ИЗВЛЕЧЁННЫЙ ТЕКСТ:
■ ■ ■ ■

Работать придется как-то по-другому.

Как в те времена, когда между делом или между наковальней безденежья и молчаливо осуждающих глаз, создавали шедевры.

Свеча. Вот, от чего не заболят глаза.

Свеча и перо. И никаких опечаток, потому, что нет расстояния между мыслью и ее воплощением. В виде бракованной клавы.

Я выключила комп и легла спать. Ночью проснулась от боли в глазах и вспомнила, что зачем-то же засаживает Нюра все наши подоконники отвратительным косматым алоэ.

– А это для глазок, – любила приговаривать она. – Для глазок!

– А понадобится? – спросила я ее както.

– Понадобится, – спокойно предрекала Нюра. – Еще как понадобятся!

Понадобилось.

Но все это чушь. Не о том хотелось рассказать.

Выехали за город около 8 утра и окунулись в чудо.

Высокие ухоженные леса, прореженные от буреломов и сухостоя.

Кто-то всерьез работал здесь.

Даже пожухлая прошлогодняя трава была ровной и немятой, а сквозь нее уже сияла, зеленела щедро и густо рассыпанными изумрудами новая трава-подросток.

Ухоженный лес с зеленой газонной травой чистейшей и сочной – прямой укор нашим муниципалам, которые уже третий год прикрывают свой стыд грязными деревянными настилами вдоль Фонтанки, под которыми прячут древние бесценные гранитные плиты, перекореженные из-за пустот под ними – у нас все клады ищут, а чего не искать, коль находятся?

Зря бы и не искали.

Почему я всегда прохожу мимо кладов?

■ ■ ■ ■

ЗАДАНИЕ 1: Перепишите строки записей без изменений: начните со строки, где есть «Relative to the», и закончите строкой, где есть «Out of the point».
Текст и записи взяты из разных источников.

МАТЕРИАЛ ЗАДАНИЯ:
■ ■ ■ ■

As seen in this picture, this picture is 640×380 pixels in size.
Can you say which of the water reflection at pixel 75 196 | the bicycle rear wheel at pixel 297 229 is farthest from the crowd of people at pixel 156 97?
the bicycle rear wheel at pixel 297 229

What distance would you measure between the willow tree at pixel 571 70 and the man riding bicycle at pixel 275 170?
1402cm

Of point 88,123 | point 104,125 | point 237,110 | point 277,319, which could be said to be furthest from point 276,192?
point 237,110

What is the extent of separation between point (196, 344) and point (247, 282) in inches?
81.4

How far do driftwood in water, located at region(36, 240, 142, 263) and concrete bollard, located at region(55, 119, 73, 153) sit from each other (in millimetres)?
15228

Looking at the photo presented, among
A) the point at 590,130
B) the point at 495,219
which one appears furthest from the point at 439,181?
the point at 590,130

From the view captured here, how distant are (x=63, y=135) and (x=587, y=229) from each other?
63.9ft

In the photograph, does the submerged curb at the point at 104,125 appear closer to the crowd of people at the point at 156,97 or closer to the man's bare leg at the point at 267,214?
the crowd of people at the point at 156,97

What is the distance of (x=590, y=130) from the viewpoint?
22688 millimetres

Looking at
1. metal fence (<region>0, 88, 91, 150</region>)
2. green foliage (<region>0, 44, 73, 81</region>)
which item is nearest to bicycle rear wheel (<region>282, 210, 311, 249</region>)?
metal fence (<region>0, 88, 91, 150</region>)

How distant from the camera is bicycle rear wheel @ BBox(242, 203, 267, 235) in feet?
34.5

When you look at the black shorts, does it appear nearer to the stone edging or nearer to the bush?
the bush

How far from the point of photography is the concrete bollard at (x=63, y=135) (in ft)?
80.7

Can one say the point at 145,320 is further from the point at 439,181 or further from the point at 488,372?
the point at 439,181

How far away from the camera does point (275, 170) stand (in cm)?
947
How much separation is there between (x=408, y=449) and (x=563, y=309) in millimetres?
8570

■ ■ ■ ■

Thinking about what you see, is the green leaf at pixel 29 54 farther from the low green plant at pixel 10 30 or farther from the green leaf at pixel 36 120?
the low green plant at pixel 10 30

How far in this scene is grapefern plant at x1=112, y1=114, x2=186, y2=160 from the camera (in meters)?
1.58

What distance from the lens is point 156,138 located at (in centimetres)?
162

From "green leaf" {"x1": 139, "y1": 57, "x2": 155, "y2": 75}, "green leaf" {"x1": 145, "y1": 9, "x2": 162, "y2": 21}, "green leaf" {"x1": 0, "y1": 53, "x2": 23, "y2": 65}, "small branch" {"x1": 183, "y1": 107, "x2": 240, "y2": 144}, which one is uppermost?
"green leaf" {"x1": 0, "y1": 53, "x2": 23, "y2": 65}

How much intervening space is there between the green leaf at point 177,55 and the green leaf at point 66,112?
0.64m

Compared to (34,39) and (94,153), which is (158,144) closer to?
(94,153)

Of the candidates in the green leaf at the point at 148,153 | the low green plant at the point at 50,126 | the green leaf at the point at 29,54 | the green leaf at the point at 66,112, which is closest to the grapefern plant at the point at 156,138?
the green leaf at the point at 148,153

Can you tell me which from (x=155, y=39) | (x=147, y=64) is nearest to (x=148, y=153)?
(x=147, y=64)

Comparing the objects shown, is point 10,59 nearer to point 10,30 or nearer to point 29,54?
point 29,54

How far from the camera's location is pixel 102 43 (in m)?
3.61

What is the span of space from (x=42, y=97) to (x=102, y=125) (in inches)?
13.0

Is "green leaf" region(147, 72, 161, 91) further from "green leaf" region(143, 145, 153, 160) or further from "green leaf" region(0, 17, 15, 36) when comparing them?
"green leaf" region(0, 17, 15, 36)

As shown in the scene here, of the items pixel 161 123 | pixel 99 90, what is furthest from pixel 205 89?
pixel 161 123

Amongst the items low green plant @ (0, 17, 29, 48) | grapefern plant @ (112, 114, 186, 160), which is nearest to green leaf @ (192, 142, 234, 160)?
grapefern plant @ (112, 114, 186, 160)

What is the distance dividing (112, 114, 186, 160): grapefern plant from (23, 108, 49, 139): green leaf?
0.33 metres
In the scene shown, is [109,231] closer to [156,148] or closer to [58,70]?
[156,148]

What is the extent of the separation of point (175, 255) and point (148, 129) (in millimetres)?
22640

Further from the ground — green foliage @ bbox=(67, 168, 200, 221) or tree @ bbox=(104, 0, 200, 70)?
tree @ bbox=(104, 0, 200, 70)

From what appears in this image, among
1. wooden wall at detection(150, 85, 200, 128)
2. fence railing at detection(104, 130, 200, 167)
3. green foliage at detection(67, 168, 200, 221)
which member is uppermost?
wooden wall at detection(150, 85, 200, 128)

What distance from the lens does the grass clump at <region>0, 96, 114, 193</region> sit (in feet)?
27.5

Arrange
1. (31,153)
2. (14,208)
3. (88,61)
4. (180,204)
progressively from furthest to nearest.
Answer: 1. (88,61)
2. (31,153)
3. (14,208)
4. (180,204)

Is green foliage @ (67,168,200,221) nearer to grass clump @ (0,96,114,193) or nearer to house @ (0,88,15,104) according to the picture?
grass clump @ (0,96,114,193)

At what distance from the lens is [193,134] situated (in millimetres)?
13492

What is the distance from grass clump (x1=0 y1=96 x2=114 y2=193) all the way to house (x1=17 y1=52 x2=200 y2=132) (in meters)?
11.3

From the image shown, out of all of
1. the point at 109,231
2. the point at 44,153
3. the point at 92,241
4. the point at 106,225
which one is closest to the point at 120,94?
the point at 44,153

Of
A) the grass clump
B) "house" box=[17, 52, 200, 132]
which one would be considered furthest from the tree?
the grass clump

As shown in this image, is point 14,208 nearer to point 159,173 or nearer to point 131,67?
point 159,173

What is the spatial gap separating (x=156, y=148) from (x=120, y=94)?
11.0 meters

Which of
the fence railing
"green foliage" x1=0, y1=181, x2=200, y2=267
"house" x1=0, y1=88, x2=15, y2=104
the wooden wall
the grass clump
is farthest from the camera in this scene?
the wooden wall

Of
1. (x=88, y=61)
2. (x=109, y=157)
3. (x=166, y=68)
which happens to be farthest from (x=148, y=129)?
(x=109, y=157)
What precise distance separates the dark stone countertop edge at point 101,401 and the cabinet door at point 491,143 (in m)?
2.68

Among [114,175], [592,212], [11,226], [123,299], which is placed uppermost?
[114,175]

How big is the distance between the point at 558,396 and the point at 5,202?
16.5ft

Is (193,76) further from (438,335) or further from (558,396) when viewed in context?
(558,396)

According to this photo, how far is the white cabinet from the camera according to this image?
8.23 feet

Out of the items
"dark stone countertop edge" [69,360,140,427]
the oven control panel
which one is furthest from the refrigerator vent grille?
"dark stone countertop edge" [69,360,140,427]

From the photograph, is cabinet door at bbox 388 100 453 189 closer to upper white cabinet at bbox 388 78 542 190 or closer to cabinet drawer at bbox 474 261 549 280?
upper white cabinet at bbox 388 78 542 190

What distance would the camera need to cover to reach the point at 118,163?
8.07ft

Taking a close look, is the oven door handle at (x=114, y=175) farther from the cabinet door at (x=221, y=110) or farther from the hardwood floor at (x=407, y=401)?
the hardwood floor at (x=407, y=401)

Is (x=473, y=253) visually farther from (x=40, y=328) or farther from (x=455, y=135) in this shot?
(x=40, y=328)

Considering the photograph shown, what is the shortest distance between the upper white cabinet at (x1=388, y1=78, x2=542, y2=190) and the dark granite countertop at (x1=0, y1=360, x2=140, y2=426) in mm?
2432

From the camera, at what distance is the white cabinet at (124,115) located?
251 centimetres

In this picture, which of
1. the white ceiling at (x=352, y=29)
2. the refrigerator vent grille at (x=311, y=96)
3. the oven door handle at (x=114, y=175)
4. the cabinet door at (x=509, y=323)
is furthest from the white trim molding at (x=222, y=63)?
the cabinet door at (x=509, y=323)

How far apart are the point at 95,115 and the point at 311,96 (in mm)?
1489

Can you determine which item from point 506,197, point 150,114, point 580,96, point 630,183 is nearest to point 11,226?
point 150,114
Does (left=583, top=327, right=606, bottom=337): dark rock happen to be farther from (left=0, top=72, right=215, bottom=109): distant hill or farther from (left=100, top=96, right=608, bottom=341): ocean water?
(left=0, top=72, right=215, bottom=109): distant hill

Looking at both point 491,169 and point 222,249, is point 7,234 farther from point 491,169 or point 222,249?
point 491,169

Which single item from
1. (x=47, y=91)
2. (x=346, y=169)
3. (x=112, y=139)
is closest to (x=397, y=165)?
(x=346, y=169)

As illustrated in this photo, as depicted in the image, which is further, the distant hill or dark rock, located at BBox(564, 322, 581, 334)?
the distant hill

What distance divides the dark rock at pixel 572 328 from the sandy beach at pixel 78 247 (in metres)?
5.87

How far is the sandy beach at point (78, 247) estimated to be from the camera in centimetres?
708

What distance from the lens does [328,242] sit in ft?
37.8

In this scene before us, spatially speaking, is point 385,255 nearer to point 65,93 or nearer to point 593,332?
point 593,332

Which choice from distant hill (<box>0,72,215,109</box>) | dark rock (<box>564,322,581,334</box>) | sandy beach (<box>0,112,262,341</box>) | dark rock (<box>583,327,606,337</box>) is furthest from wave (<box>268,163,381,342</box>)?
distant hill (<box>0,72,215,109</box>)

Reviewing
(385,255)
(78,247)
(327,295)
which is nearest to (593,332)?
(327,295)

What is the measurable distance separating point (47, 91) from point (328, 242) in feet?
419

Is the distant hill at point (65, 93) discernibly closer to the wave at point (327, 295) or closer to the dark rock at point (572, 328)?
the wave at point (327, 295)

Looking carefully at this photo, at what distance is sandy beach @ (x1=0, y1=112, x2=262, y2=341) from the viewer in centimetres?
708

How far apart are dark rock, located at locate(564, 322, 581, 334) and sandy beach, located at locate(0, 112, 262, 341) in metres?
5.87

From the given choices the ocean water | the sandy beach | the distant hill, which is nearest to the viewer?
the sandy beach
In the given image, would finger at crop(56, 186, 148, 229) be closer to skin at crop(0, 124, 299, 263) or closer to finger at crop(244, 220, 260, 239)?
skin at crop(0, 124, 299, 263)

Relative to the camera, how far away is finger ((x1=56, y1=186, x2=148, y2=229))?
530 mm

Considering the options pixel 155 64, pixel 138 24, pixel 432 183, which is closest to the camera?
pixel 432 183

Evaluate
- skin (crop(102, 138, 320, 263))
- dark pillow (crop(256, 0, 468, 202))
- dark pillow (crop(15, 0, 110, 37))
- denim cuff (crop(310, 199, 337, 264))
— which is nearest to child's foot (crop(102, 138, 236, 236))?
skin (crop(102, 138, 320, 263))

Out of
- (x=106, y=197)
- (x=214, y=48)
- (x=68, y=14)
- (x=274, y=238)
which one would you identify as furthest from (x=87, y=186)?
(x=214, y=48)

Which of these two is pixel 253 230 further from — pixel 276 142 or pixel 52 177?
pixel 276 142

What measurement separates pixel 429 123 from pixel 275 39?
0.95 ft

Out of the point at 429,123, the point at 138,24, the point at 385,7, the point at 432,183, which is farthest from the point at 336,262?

■ ■ ■ ■

ЗАДАНИЕ 2: Можете дословно воспроизвести фрагмент извлечённого текста, начиная со слов «Выехали за город» и заканчивая словами «искать, коль находятся?»?

ПОЛНЫЙ ОТВЕТ 1:
Relative to the camera, how far away is finger ((x1=56, y1=186, x2=148, y2=229))?
530 mm

Considering the options pixel 155 64, pixel 138 24, pixel 432 183, which is closest to the camera?
pixel 432 183

Evaluate
- skin (crop(102, 138, 320, 263))
- dark pillow (crop(256, 0, 468, 202))
- dark pillow (crop(15, 0, 110, 37))
- denim cuff (crop(310, 199, 337, 264))
— which is nearest to child's foot (crop(102, 138, 236, 236))?
skin (crop(102, 138, 320, 263))

Out of
- (x=106, y=197)
- (x=214, y=48)
- (x=68, y=14)
- (x=274, y=238)
which one would you identify as furthest from (x=87, y=186)?
(x=214, y=48)

Which of these two is pixel 253 230 further from — pixel 276 142 or pixel 52 177?
pixel 276 142

What measurement separates pixel 429 123 from pixel 275 39?
0.95 ft

Out of the point at 429,123, the point at 138,24, the point at 385,7, the point at 432,183, which is farthest from the point at 336,262?

ПОЛНЫЙ ОТВЕТ 2:
Выехали за город около 8 утра и окунулись в чудо.

Высокие ухоженные леса, прореженные от буреломов и сухостоя.

Кто-то всерьез работал здесь.

Даже пожухлая прошлогодняя трава была ровной и немятой, а сквозь нее уже сияла, зеленела щедро и густо рассыпанными изумрудами новая трава-подросток.

Ухоженный лес с зеленой газонной травой чистейшей и сочной – прямой укор нашим муниципалам, которые уже третий год прикрывают свой стыд грязными деревянными настилами вдоль Фонтанки, под которыми прячут древние бесценные гранитные плиты, перекореженные из-за пустот под ними – у нас все клады ищут, а чего не искать, коль находятся?